The Debre Damo monastery was started by a 6th century Syrian monk for whom not being pestered by people was apparently number one on his checklist, 'How to start a monastery.' Anyway, it is still a living monastery with over 200 monks, deacons and boy apprentices living on its plateau top. Due to its antiquity, it remains one of the most sacred sites for the Ethiopian Coptic Church, though isolated in the far north on the Eritrean border.
This is the ultimate guy place--forget the sports bars downtown Toronto! Not even female animals are allowed.
I qualified, so agreed--without consulting my interior fear factor--to make the trip. The mountain area is over 6,500 feet above sea level, and the rope-climbing cliff itself is 50 feet.
The 'safety' rope is an oxen leather strap placed around my waist and a 'trusted' monk holding it at the top to prevent me from falling. Then I am given a braided 'climbing' rope which is my key to getting to the top and back, with only the strength of my pulling power and ingenuity in finding enough small crevices in the cliff to place my feet for leverage.
This Note is proof positive that I made it. Teshome was so impressed (my silver a hair undoubtedly a factor) he gave me a big hug for my successful journey!
Here are some photos of the mountain from a distance and the climb.
Here are a few pics of the monastery. The centre of the community is the church--the oldest church in Ethiopia still in its original style (renovated a few years ago). The design is a layering of stone and strips of olive wood (which lasts about 2,000 years). Olive trees grow on the top but--you guessed it--even they are not fruit-bearing!
The church also holds many ancient and valuable manuscripts. One of the highlight pics for me is this one of a monk holding open one of these early volumes of the Scriptures with colourful illustrative paintings.

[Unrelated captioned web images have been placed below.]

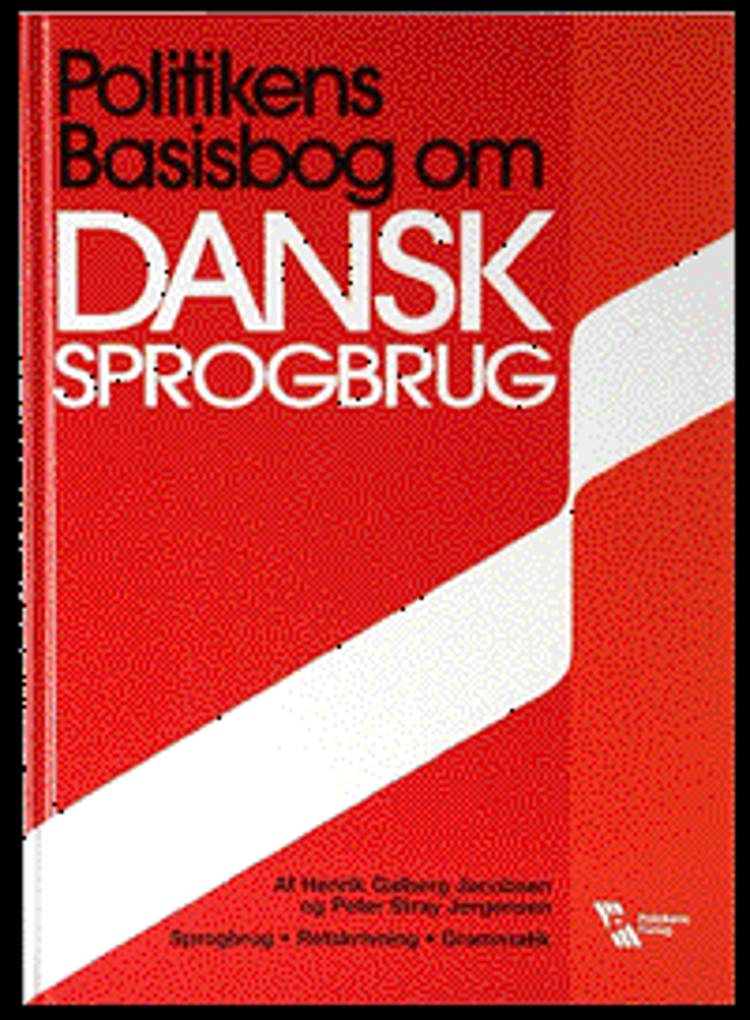 Politikens basisbog om dansk sprogbrug af Henrik Galberg Jacobsen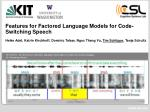 Features for Factored Language Models for Code-Switching Speech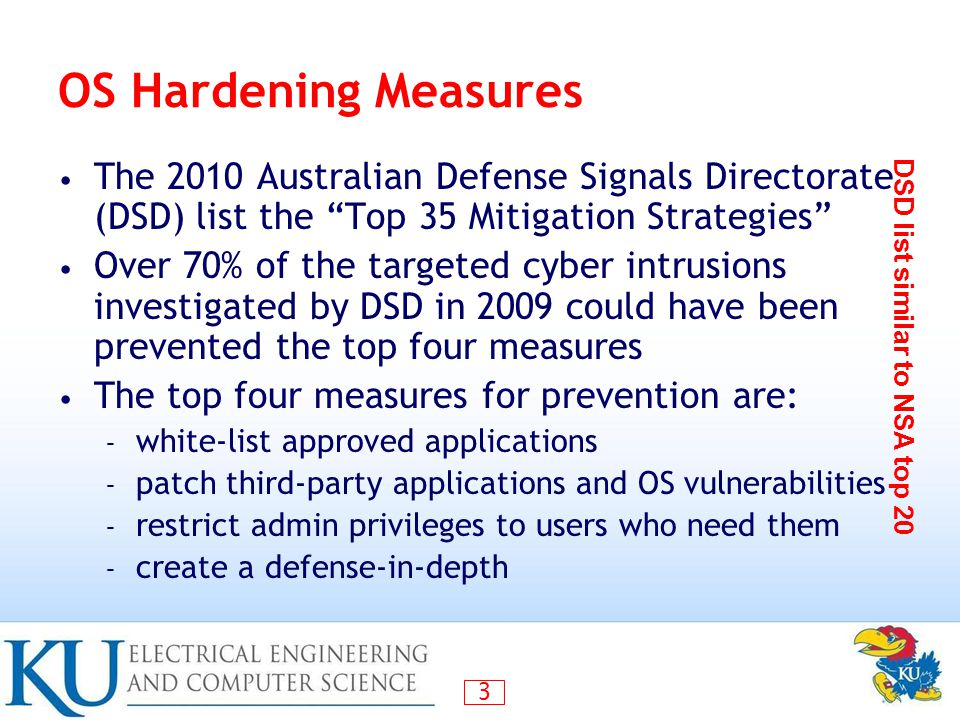 OS Hardening Measures The 2010 Australian Defense Signals Directorate (DSD) list the Top 35 Mitigation Strategies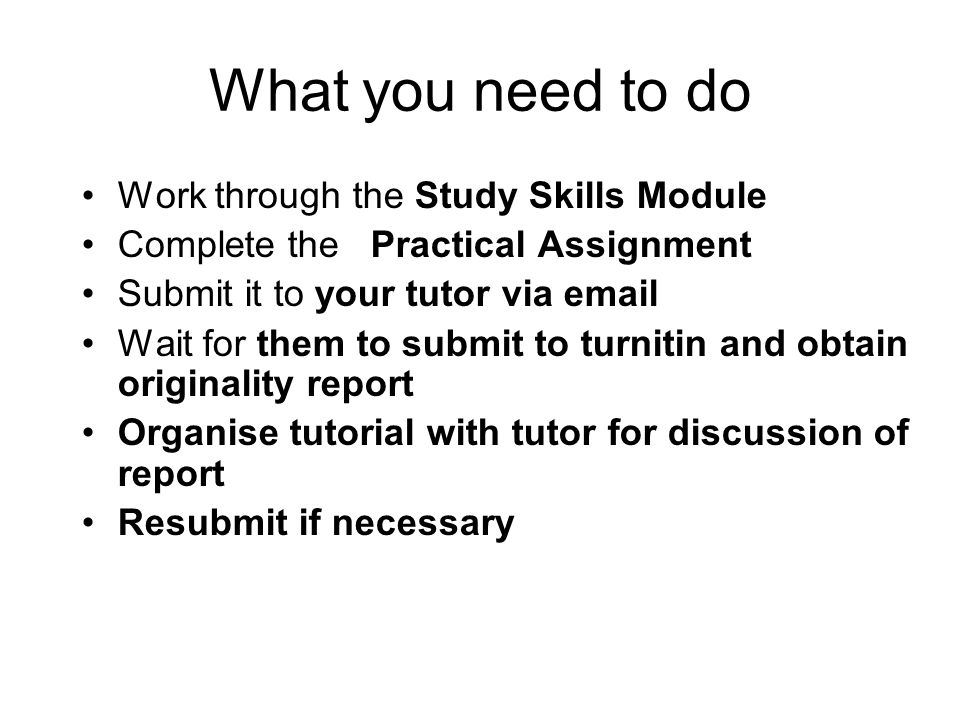 What you need to do Work through the Study Skills Module Complete the Practical Assignment Submit it to your tutor via email Wait for them to submit to turnitin and obtain originality report Organise tutorial with tutor for discussion of report Resubmit if necessary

There is a chapel at the base of the mountain, especially for women who wish to pray there but are not allowed on the top. And there are remains of a convent that in the past housed an order of nuns. Finally, out on the ledge, a few feet down, is a small cemetery. Women are allowed to be buried there on request, I suppose based on the virtue, 'Better late than never!' Less attractive is that the cemetery can be unappealing to the nostrils in hot weather, since the graves are shallow due to being chiseled out of solid rock.